Search code examples
rjsonrtweet

Why is Rtweet's parse_stream() function returning a NULL object?


I have a series of .json files each containing data captured from between 500 and 10,000 tweets (3-40 MB each). I am trying to use rtweet's parse_stream() function to read these files into R and store the tweet data in a data table. I have tried the following:

tweets <- parse_stream(path = "india1_2019090713.json")

There is no error message and the command creates a tweets object, but it is empty (NULL). I have tried this with other .json files, and the result is the same. Has anyone encountered this behaviour/is there something obvious I am doing wrong? I would appreciate any advice to an rtweet newbie!

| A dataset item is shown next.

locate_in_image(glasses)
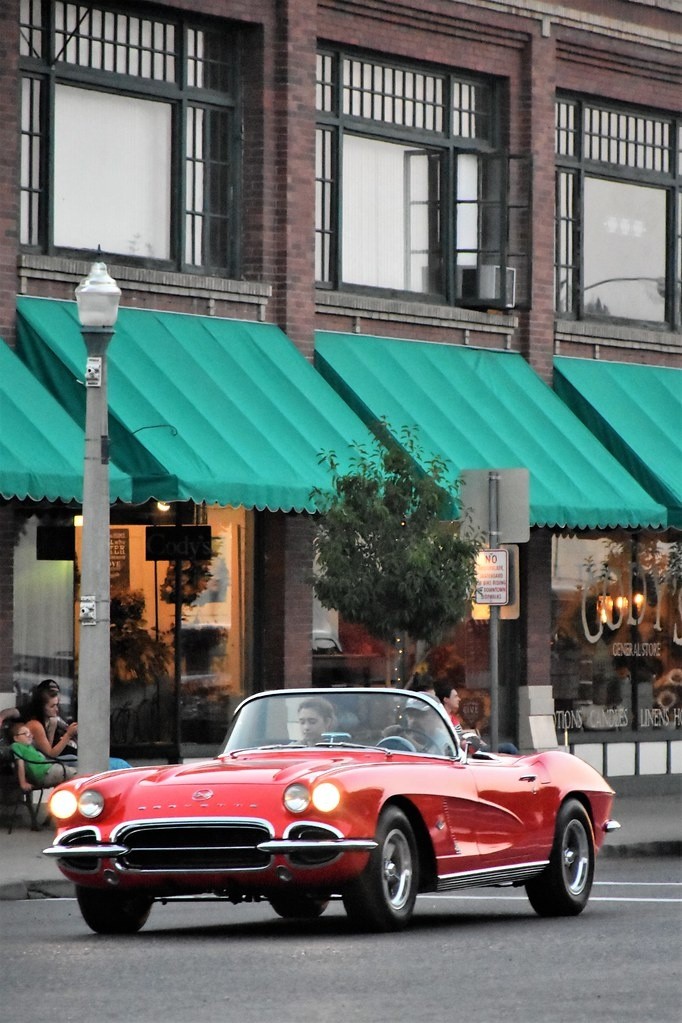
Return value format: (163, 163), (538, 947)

I am using rtweet version 0.6.9.

Many thanks!


Solution

  • As an update and partial answer: I've not made progress with the original issue, but I have had a lot more success using the jsonlite package, which is amply able to read in large and complex .json files containing Tweet data.

    library(jsonlite)
    

    I used the fromJSON() function as detailed here. I found I needed to edit the original .json file to match the required structure, beginning and ending the file with square brackets ([ ]) and adding a comma before each line break at the end of each Tweet. Then:

    tweetsdf <- fromJSON("india1_2019090713.json", simplifyDataFrame = TRUE, flatten = TRUE)
    

    simplifyDataFrame ensures the contents are saved as a data frame with one row per Tweet, and flatten collapses most of the nested Tweet attributes to separate columns for each sub-value rather than generating columns full of unwieldy list structures.